Facts and Myths about January in the Stock Market
Posted: January 24, 2017

The January Barometer in the stock market is broken. The January Effect is looking a little wobbly. The January Rebound is alive and well.
No month except October has as much stock market lore associated with it as January. October is famous and feared as the month of crashes — most notably in 1929 and 1987. The January legacy is more complex.
You may have heard about the January effect. It is actually a confluence of three tendencies. (a) Stocks in general tend to rise in January. (b) Small stocks usually do well in the year’s first month. (c) Last year’s losers often bounce back. This phenomenon is often called the January Rebound.
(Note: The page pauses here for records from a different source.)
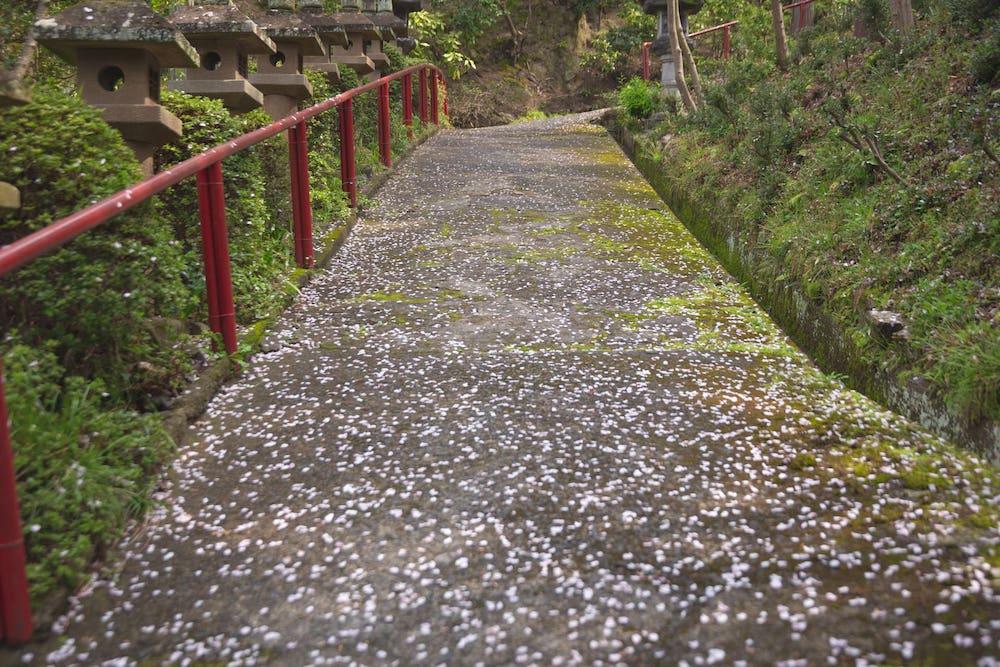 白雲大社の参道の桜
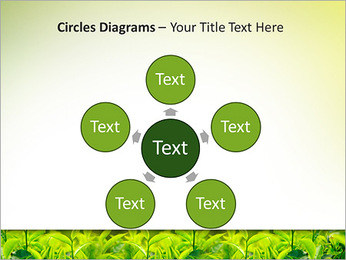 Plantes en plein soleil Modèles des présentations  PowerPoint - Diapositives 58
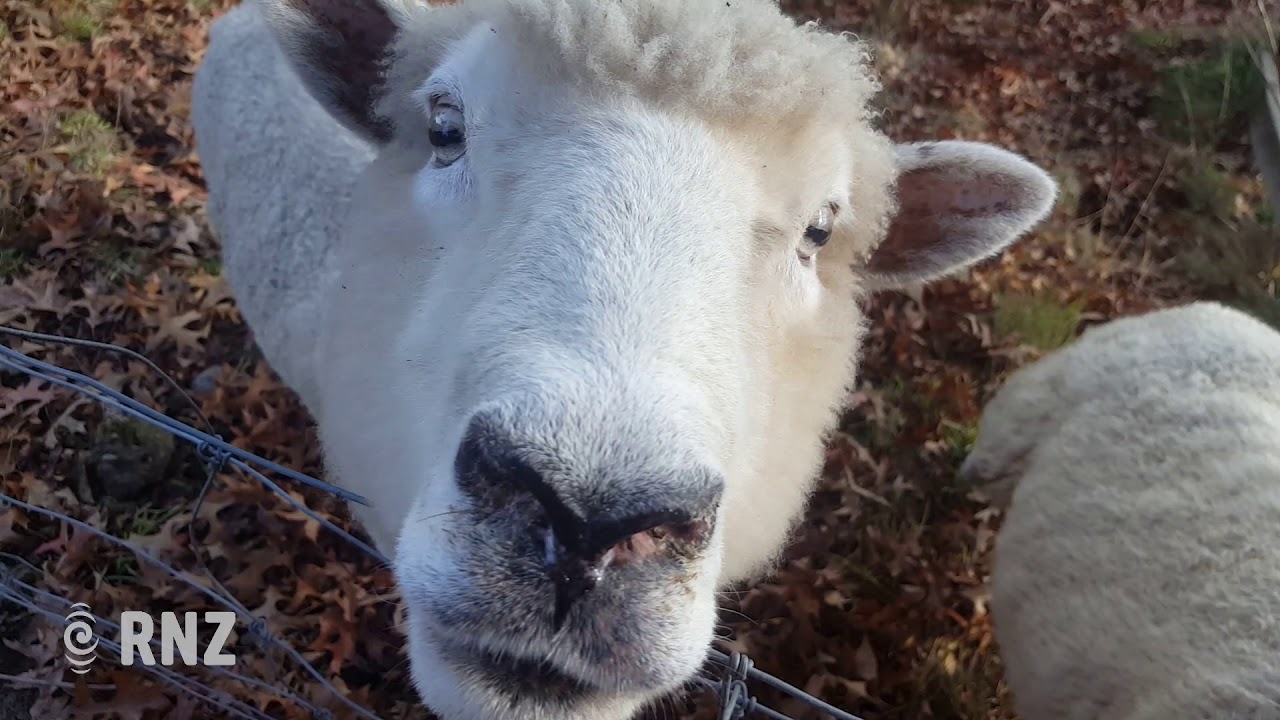 Busby takes the feijoa for New Zealand's oldest sheep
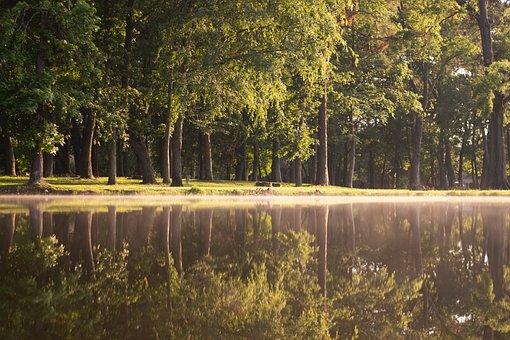 Park, Water, Fog, Nature, Landscape, Scenic, Lake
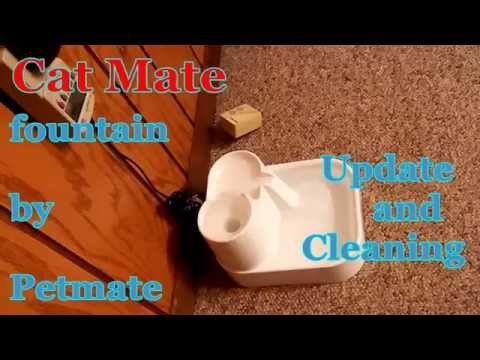 Cat Mate Pet Fountain - Update and Cleaning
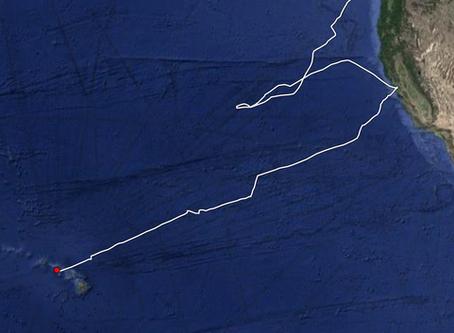 Passage Notes - San Francisco to Hawaii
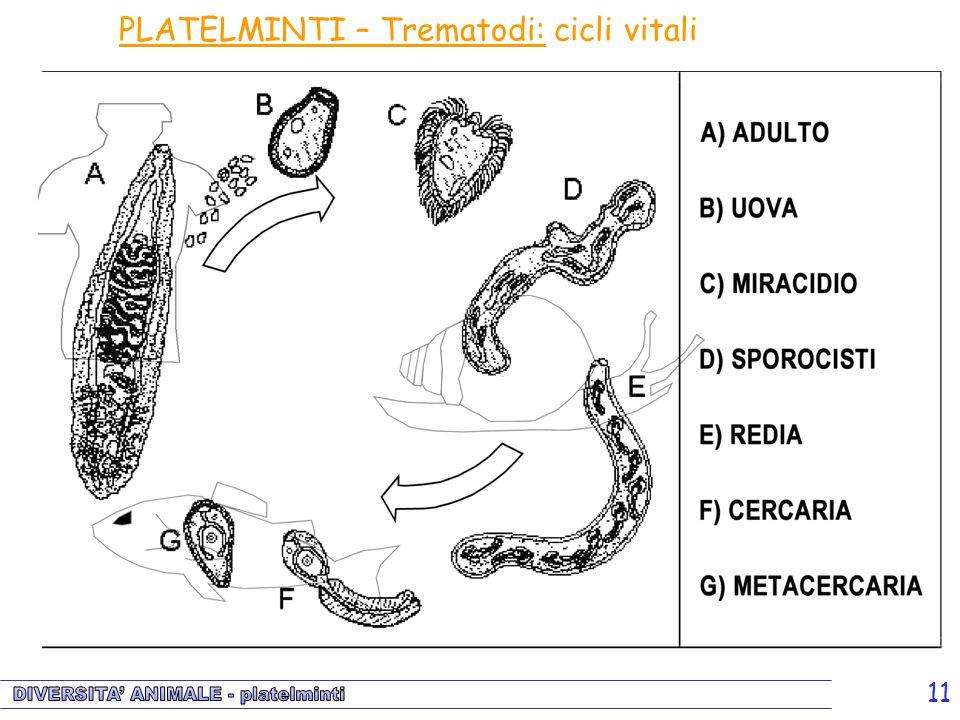 11 PLATELMINTI – Trematodi: cicli vitali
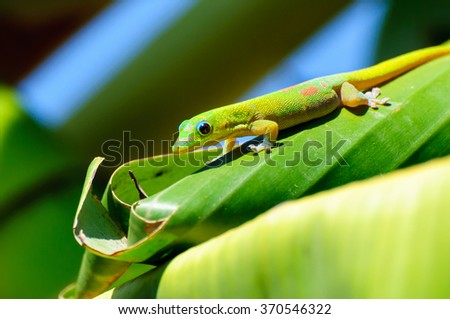 Phelsuma laticauda: A Gold Dust Day Gecko on a banana tree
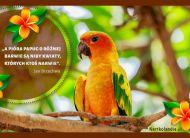 eKartki elektroniczne z tagiem: e Kartki z muzyką Barwna papuga,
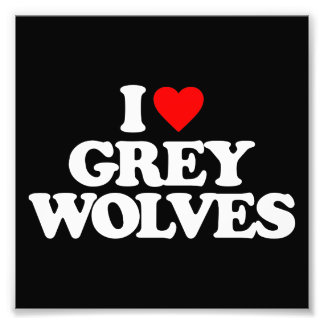 I LOVE GREY WOLVES PHOTOGRAPH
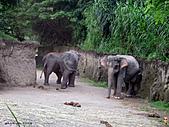 15-5-峇里島-Safari Marine Park野生動物園:IMG_6520峇里島-Safari Marine Park野生動物園.jpg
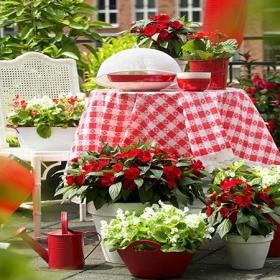花园阳台花园庭院餐桌摆设图效果图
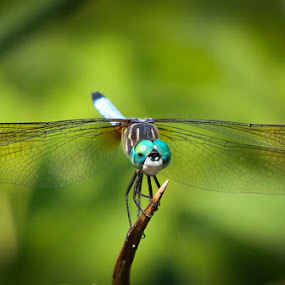 Dragon Fly by VAM Photography - Animals Insects & Spiders ( nature, places, dragonfly,  )
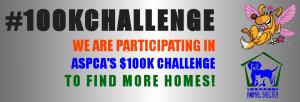100k adoption challenge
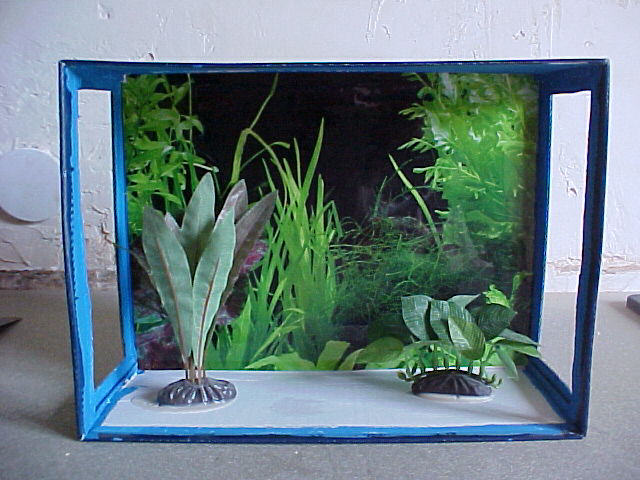 aquarium en carton wy67 jornalagora. Black Bedroom Furniture Sets. Home Design Ideas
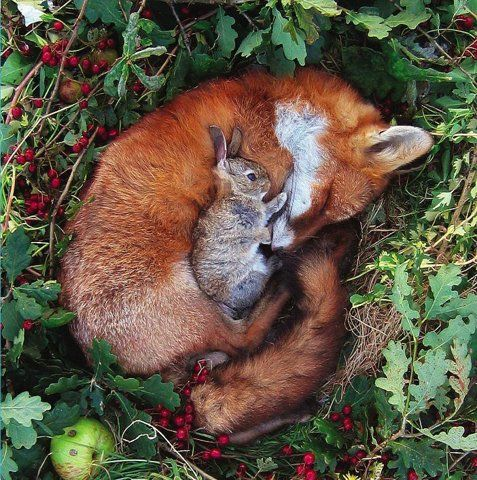 The fox and the rabbit. Adorable.  Although in real life, the rabbit is probably dead and the fox is just protecting dinner...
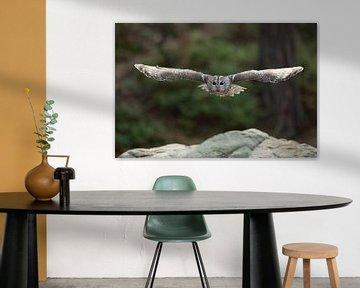 Tawny Owl ( Strix aluco ) in gliding flight, flying through the woods, stretched wings, huge wingspa van wunderbare Erde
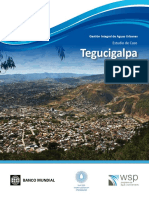 TegucigalpaEstudiodeCasoESP.pdf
How is the January effect doing this year? Small stocks haven’t done well, but the rest of the effect seems to be going as usual.
- Through January 20, the market as a whole, as measured by the Standard & Poor’s 500 Index, had risen 1.54%.
- Small stocks, as measured by the Russell 2000 Index, were down 0.35%.
- Last year’s big losers, as measured by a small-scale study I did over the weekend, were up 4.47%.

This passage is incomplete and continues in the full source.